研读文本 ->
“孟冬十月,北风徘徊”,每个人心中都渴望一处温暖的所在,躲避刺骨的严寒。寻常百姓会在家中点起炉火,挂上门帘,以提高室温。然而,对于生活在深宫禁苑的皇室而言,取暖就成了大问题。以明清两代帝王居住的紫禁城为例,占地面积多达七十二万平方米,建筑面积在十五万平方米左右,七十余座琼楼玉宇分布其间。置身于偌大的皇家建筑群中,帝后、妃嫔们究竟会采用何种手段御寒,渡过寒冷漫长的冬日呢?
“花椒涂壁”“空心火墙”——
历代宫廷中的取暖妙招
宫中取暖,无论开销用度、取暖设施,皆非布衣人家可比。历代宫廷都有独特的驱寒妙招,比如“空心火墙”“花椒涂壁”等,层出不穷,但归根结底都遵循着增加墙体保温层,提高室内温度两项基本原则。
“花椒涂壁”之举,可以有效提高墙体的保温性能,自汉至晋,经久不衰。与时下家里炖鱼、炖肉时撒入锅中的黑色花椒籽不同,工匠们主要是利用淡粉色的花椒花瓣,将之研磨成粉末,掺在泥中涂抹在宫殿的墙壁之上。对于这种做法,颜师古批注《汉书》之时曾做如下解释:以花椒涂壁,“取其温而芳也”。故皇后的寝宫被称作“椒房殿”,亦取花椒多籽(子嗣)的美好寓意。可是,光靠花椒保温涂层尚不能满足皇室对于温暖的热烈渴望。在汉代未央宫内,专门筑有“温室殿”。殿内除“以椒涂壁”外,更“被以文绣,以香桂为柱,设火齐屏风、鸿羽帐,罽宾氍毹”,层层保暖,以期最大限度地锁住室温。西晋初年,皇室贵胄们仍热衷于花椒的保温作用。在“石崇、王恺争豪”的典故中,石崇为同晋武帝司马炎的舅父王恺争夺“首富”名号,不惜花费重金“以椒为泥”,涂壁保温兼有花香,以达到“涂壁香凝汉殿中”的效果。

数据节选 ->

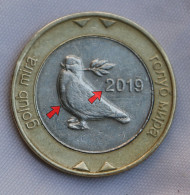 2019 Bosnia And Herzegovina 2 Konvertibilne Marke Multiple Mint Errors - Bosnia Erzegovina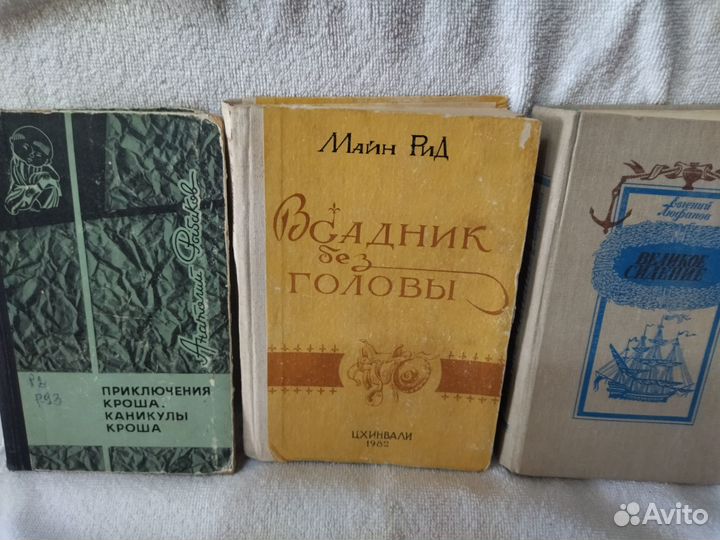 Книги СССР, исторические романы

练习要求 ->
a: 用两句话概括宫廷取暖一文。
b: 接着宫廷取暖一文的最后一句续写该文。
以上数据系另附材料,不属于宫廷取暖一文。

各题答案 ->
a: 宫中取暖的开销与设施远非布衣人家可比,历代宫廷的驱寒妙招如“空心火墙”“花椒涂壁”等层出不穷,但都遵循增加墙体保温层、提高室内温度两项基本原则。其中“花椒涂壁”自汉至晋经久不衰,工匠将花椒花瓣研磨成粉掺入泥中涂抹宫墙;汉代未央宫温室殿在此之外更层层保暖,西晋石崇亦不惜重金“以椒为泥”。

b:
相对于动辄千金的“花椒涂壁”,“空心火墙”的难点主要在设计环节。“空心火墙”又称“夹墙”“火墙”,秦汉时期已有之。2002年秋冬以来,考古工作者陆续对汉长安城长乐宫(即秦代在渭南兴修的离宫兴乐宫)的多座建筑遗址进行了勘察发掘,在二号建筑遗址中就发现了类似夹墙的结构。具体做法是将殿宇墙体砌成空心,在其中铺设简易烟道,由役者在炉膛生火,燃烧产生的热能通过烟道传递给墙体,起到散热升温的作用。秦汉时期采用空心火墙取暖,固然可以迅速提高室温,却存在致命缺陷:一方面,供热管道的制作工艺比较简陋;另一方面,绝大部分炉灶在室内烧火。一旦管道破裂或通风不畅,极易引发一氧化碳中毒,尤其是在悬挂厚重门帘的密封环境中。张介宾在《景岳全书》中就曾指出“火炕煤多烧于室内……夜半之后,其气渐满,(煤毒)下及人鼻,则闭绝呼吸,昧然长逝”。此外,在焦竑的《国朝献徵录》、潘荣陛的《帝京岁时纪胜》,以及左辅的《杏庄府君自叙年谱》等文献中,也有“夜寝中煤毒”“盖柿……冬月食之可解煤毒气”和“余至京受煤炭毒”等内容,尽管名称各异,其实都是指一氧化碳中毒,即大家常说的煤气中毒,足见其确为冬季取暖的无形杀手。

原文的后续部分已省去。